##### Extract to read

# 3D in middle ga (Milledgeville)



## gottohunt (Feb 25, 2010)

Everyone knows by now that Lake Oconee has closed. A group of us around town are planning on starting a club. Our plans are to do a shoot once a month and donate to local charities.Just wondering what everyone thinks of the idea.


----------



## watermedic (Feb 25, 2010)

Sounds good to me. Milledgeville is a lot closer than most of the shoots we go to.

Chuck


----------



## bowman77 (Feb 25, 2010)

watermedic said:


> Sounds good to me. Milledgeville is a lot closer than most of the shoots we go to.
> 
> Chuck



sounds good.


----------



## dgmeadows (Feb 26, 2010)

*Sure....*

We've got a pretty good sized group of shooters building up over here in the Thomson/Augusta area, most of which went to LOSC pretty regularly.

I'd encourage you to look at the schedules already posted on here and try to work around those closest to you to maximize participation for all.  (Like Christian Bowhunters, 8 Point, Fort Gordon) 

If you decide to shoot on Sundays, you might want to keep start times open later so those of us who won't miss Church can come after.

If you build it, they will come !


----------



## 3darcher (Feb 26, 2010)

Milledgeville...that's a great spot.....

Middle Ga needs some 3d shoots. No representation around middle ga


----------



## MLOVETT (Feb 26, 2010)

Yeah i really miss the club but if you have something in milledgeville i'll make the drive over from greensboro.  Keep us posted!


----------



## Offroad (Feb 26, 2010)

Sounds great,Not that far from Warner Robins


----------



## hound dog (Feb 26, 2010)

If u build it work hard and promote even harder flayers ,paper ,web page and post it every where.
Just try to work around some of your closer clubs so they can come shoot and u can go shoot there clubs. If we can help with any info just let us know.


----------



## Hunterrs (Feb 26, 2010)

Lots of work to do it right.  Make sure you have lots of help and it's a blast.  We would come shoot for sure.


----------



## gottohunt (Mar 4, 2010)

##########
##### Data

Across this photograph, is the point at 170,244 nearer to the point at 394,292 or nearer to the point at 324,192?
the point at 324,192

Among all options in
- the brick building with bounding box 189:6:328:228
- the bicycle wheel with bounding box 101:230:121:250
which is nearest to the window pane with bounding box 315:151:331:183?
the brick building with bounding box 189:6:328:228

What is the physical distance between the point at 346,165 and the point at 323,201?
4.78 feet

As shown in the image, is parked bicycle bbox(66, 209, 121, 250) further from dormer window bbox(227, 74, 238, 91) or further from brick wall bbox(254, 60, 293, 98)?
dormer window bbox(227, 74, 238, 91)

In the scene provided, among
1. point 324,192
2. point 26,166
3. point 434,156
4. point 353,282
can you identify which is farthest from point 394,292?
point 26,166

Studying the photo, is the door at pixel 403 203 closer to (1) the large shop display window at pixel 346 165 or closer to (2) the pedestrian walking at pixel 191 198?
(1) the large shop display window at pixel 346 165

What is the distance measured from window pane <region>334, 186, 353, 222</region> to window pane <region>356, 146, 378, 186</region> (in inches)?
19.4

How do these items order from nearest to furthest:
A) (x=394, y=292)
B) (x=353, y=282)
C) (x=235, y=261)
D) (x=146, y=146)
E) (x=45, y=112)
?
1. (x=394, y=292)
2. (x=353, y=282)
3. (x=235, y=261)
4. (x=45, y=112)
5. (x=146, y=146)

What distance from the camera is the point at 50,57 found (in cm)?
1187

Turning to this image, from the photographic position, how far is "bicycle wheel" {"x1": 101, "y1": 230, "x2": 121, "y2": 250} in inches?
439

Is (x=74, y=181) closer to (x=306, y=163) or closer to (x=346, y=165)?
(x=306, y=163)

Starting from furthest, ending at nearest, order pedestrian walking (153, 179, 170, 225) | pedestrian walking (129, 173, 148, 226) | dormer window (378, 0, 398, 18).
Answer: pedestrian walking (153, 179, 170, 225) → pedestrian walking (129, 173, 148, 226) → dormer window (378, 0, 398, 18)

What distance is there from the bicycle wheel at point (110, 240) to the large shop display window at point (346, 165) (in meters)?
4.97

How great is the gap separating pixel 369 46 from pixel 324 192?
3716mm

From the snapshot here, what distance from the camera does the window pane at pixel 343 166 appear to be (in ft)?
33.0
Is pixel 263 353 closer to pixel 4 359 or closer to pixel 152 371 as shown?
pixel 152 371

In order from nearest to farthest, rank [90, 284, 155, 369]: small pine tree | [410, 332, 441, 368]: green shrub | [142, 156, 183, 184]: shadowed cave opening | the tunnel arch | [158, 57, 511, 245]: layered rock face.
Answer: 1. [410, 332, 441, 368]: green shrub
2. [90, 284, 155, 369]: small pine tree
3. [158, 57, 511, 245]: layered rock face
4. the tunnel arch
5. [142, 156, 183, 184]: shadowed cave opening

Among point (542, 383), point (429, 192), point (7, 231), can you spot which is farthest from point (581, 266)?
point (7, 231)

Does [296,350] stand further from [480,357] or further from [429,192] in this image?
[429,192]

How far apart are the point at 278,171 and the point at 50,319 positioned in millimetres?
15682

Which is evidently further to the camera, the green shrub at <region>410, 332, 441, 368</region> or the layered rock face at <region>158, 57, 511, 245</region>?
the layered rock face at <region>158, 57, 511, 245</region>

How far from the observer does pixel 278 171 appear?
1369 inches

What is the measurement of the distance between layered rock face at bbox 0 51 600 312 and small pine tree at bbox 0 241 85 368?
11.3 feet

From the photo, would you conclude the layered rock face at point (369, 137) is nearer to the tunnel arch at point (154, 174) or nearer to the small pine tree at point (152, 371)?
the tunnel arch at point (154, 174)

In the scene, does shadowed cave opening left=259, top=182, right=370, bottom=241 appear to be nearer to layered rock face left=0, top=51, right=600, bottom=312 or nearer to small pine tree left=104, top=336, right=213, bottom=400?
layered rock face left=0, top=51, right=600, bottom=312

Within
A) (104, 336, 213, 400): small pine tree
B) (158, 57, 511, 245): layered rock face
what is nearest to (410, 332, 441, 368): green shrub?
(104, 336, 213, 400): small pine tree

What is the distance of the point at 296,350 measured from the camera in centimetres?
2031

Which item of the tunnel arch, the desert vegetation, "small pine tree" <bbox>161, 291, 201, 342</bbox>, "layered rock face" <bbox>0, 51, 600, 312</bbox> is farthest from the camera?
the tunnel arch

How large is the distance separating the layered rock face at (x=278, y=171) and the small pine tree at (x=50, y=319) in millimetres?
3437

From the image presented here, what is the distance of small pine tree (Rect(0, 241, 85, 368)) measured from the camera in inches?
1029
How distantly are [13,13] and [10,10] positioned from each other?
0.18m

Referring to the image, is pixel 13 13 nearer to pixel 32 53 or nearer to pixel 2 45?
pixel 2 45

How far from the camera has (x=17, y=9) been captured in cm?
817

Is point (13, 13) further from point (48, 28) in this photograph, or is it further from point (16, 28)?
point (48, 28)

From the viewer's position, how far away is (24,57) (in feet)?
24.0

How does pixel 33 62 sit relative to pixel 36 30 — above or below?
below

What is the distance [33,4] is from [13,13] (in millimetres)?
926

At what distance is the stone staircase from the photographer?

##########

=== Given exercise ===
Reproduce the passage of the forum thread about starting a 3D club in Milledgeville, from "## hound dog" to "Hunterrs (Feb 26, 2010)".

=== Exercise answer ===
## hound dog (Feb 26, 2010)

If u build it work hard and promote even harder flayers ,paper ,web page and post it every where.
Just try to work around some of your closer clubs so they can come shoot and u can go shoot there clubs. If we can help with any info just let us know.


----------



## Hunterrs (Feb 26, 2010)